European Commission Merger Guidelines: Sullivan & Cromwell
The European Commission has published the most comprehensive overhaul of EU merger control guidance in over two decades, introducing a new “theory of benefit” framework that gives merging parties a broader set of arguments for defending transactions while making clear that the burden of proof sits firmly with those seeking to use them.
The draft revised Merger Guidelines, published on 30 April 2026 and open for public consultation until 26 June 2026, consolidate the Commission’s 2004 Horizontal and 2008 Non-Horizontal Merger Guidelines into a single framework for the first time, reflecting two decades of case law, decisional practice and a pronounced shift in EU economic policy priorities.
The centrepiece of the new framework is the “theory of benefit” — a structured mechanism allowing merging parties to demonstrate that a merger’s efficiencies outweigh its anticompetitive effects. For the first time in official Commission guidance, those efficiencies can include non-economic policy objectives: sustainability, net-zero commitments, supply chain resilience and the global competitiveness of European industry.
The Guidelines explicitly address the political fallout from the Commission’s 2019 block of Siemens/Alstom, a decision that drew fierce criticism for preventing the creation of a European rail champion despite strong public interest arguments.

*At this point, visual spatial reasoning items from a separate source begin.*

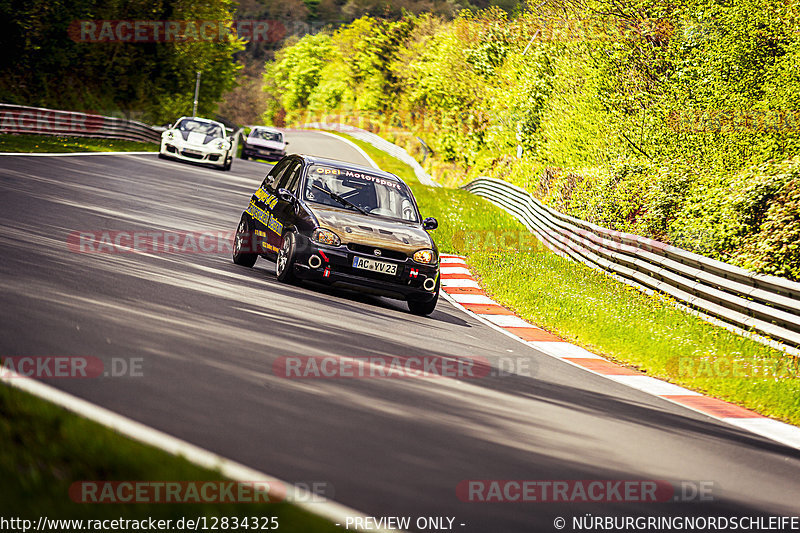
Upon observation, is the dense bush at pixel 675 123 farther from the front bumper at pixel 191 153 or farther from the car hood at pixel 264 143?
the car hood at pixel 264 143

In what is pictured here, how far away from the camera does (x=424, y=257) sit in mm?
11008

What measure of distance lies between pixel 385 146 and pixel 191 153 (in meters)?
36.6

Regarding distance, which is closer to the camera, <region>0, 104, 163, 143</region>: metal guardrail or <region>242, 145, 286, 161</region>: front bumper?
<region>0, 104, 163, 143</region>: metal guardrail

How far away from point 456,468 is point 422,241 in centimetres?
648

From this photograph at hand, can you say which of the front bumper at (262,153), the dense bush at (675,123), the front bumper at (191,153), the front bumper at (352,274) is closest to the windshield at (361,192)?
the front bumper at (352,274)

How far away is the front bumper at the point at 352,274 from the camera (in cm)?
1059

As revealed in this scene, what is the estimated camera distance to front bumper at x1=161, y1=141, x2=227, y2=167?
28.6 metres

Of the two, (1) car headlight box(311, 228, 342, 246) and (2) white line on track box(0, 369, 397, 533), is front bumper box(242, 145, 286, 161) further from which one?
(2) white line on track box(0, 369, 397, 533)

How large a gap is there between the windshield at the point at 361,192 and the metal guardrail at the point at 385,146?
1090 inches

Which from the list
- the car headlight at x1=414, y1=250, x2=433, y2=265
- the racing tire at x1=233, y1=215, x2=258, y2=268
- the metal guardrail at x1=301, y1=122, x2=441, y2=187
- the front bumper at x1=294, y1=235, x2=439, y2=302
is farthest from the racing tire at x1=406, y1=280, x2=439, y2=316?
the metal guardrail at x1=301, y1=122, x2=441, y2=187

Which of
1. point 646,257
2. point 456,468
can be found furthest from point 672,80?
point 456,468

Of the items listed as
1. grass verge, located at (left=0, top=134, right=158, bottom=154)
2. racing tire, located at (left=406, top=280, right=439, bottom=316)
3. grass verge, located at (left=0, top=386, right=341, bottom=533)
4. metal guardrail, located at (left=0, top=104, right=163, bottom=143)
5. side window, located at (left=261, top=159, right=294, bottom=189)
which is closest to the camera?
grass verge, located at (left=0, top=386, right=341, bottom=533)

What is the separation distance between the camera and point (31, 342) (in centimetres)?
606

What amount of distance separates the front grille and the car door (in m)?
1.02
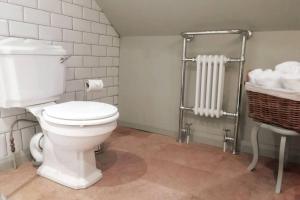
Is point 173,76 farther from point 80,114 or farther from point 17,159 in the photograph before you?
point 17,159

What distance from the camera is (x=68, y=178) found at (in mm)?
1375

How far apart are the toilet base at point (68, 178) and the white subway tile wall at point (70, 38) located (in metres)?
0.31

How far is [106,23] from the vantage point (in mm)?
2252

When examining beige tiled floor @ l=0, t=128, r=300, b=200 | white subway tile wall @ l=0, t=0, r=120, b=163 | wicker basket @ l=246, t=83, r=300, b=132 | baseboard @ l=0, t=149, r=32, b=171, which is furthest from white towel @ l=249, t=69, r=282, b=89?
baseboard @ l=0, t=149, r=32, b=171

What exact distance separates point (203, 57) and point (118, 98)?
3.38 feet

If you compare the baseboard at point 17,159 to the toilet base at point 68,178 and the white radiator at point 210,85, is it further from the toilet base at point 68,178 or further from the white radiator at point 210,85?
the white radiator at point 210,85

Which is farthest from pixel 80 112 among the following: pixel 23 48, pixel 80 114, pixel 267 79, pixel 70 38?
pixel 267 79

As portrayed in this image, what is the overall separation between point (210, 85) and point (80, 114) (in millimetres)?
1055

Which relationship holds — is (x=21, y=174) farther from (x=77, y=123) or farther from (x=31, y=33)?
(x=31, y=33)

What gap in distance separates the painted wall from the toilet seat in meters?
0.97

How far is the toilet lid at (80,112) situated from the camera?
3.89ft

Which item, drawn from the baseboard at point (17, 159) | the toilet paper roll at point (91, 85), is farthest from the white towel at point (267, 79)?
the baseboard at point (17, 159)

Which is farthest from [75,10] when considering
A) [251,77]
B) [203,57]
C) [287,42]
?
[287,42]

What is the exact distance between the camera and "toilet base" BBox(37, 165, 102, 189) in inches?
52.8
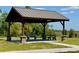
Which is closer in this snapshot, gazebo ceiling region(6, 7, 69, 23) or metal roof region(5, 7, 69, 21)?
metal roof region(5, 7, 69, 21)

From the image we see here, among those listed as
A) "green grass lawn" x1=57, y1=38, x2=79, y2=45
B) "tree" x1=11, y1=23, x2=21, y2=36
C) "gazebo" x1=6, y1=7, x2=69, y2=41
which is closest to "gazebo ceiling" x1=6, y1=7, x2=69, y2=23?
"gazebo" x1=6, y1=7, x2=69, y2=41

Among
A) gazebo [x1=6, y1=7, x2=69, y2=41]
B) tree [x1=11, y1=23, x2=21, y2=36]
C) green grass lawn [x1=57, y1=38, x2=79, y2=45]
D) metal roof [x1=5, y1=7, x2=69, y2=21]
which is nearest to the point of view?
tree [x1=11, y1=23, x2=21, y2=36]

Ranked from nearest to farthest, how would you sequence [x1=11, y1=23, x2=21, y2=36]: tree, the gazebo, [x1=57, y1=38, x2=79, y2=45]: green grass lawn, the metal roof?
1. [x1=11, y1=23, x2=21, y2=36]: tree
2. [x1=57, y1=38, x2=79, y2=45]: green grass lawn
3. the metal roof
4. the gazebo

The new framework, shaped in part by the EU Competitiveness Compass, creates a pathway for scale-building mergers of that kind, provided parties can substantiate a credible case from the outset.
Sullivan & Cromwell, Latham & Watkins, Skadden Arps, White & Case, Norton Rose Fulbright, Bird & Bird and Pinsent Masons have each published analysis of the draft framework, collectively identifying three recurring themes: the new “theory of benefit” creates wider room for efficiency arguments than the Commission has previously accepted; the innovation shield introduces meaningful protection for acquisitions of early-stage targets in non-overlapping R&D spaces, subject to defined thresholds; and the de-emphasis of static market share metrics in favour of dynamic competitive indicators will require parties to develop richer evidence packages than current practice typically demands.
The Commission has signalled it intends the new concepts to be applied in live cases before finalisation, meaning the period before the 26 June consultation close is the practical window for practitioners and their clients to influence the final text.
EU Competition Commissioner Teresa Ribera drew a clear line in April 2026: the Guidelines are no blank cheque. The EU Merger Regulation and its underlying legislation remain unchanged, and the Commission retains full discretion to probe theories of harm, demand quantification of alleged benefits and reject arguments grounded in wishful thinking rather than evidence. DMA-designated gatekeepers and acquirers holding the largest position in a relevant market are also explicitly excluded from the innovation shield, narrowing its application for the most significant players.
M&A solicitors, competition barristers and in-house counsel at deal-active organisations face an immediate practical shift. The new framework rewards early preparation. Merging parties that build a theory of benefit grounded in internal documents, independent expert analysis and clear evidential links between the transaction and claimed policy gains before opening Commission engagement will be better positioned than those raising efficiency arguments as a reactive response to concerns.
The Commission has signalled it wants to see the new concepts tested in practice before the Guidelines are finalised in Q4 2026. Practitioners who move now to advise clients on the evidential requirements of the new framework will hold a material advantage over those who wait for the final text.